With respect to the user posts, these are to a large extent written in English, with Spanish, Portuguese, and Italian following. After filtering out non-English language posts and preprocessing, the automatic annotation process has shown that the ‘acknowledge’ class is the largest, with ‘expression’ and ‘advice’ following and a very small size for the ‘seek’ class. Thus, users’ post intent was mainly devoted to making generic statements, reporting facts, and sharing their experiences, which in this context meant their experiences after vaccination. Users do not seem to be seeking help or advice about COVID-19 or vaccination process. For the predictive modelling application, results have shown that the best performing algorithms for intent classification, were equally Support Vector Machines and Random Forest, significantly better than the rest of the suite of algorithms examined.
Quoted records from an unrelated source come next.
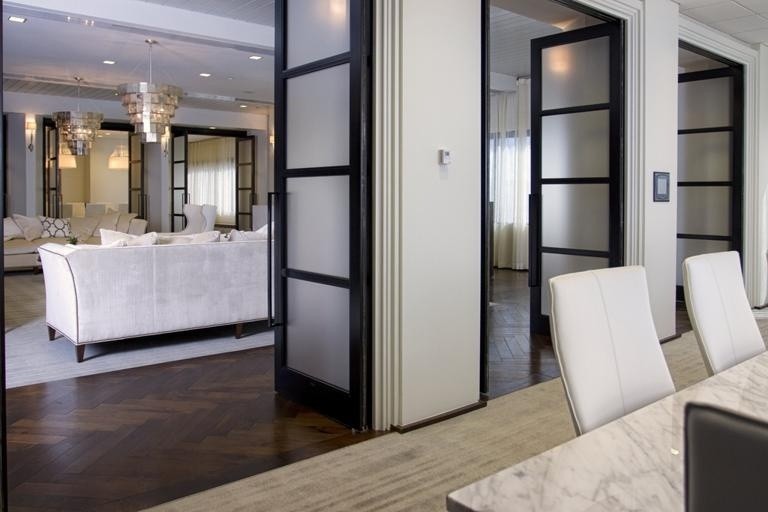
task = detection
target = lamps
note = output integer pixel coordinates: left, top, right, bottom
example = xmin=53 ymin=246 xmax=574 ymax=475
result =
xmin=27 ymin=122 xmax=38 ymax=154
xmin=109 ymin=145 xmax=130 ymax=169
xmin=46 ymin=141 xmax=78 ymax=170
xmin=53 ymin=77 xmax=105 ymax=158
xmin=118 ymin=40 xmax=182 ymax=146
Finally, polarity analysis on users’ posts, leveraging a convolutional neural network, reveals a rather neutral to negative sentiment, with highly polarized user posts’ distributions.
Possible future extensions to this work include: investigation of other social media platforms, for example Facebook and Twitter; investigation of other vaccine producing companies, e.g., Moderna and augment the dataset with more recent posts; employment of automatic caption generation to retrieve the textual description of the image scene rather than mere object classification; performance of sentiment analysis on other affects as well, rather than just polarity; carrying out parameter tuning to improve model’s performance, as in all of the algorithms used in this work we have mostly opted to stick to the default configurations. Due to the tremendous increase in the data volumes being produced [
65,
66,
67,
68] and the big data explosion, an investigation on the use of big data from the social media platforms could be of great importance.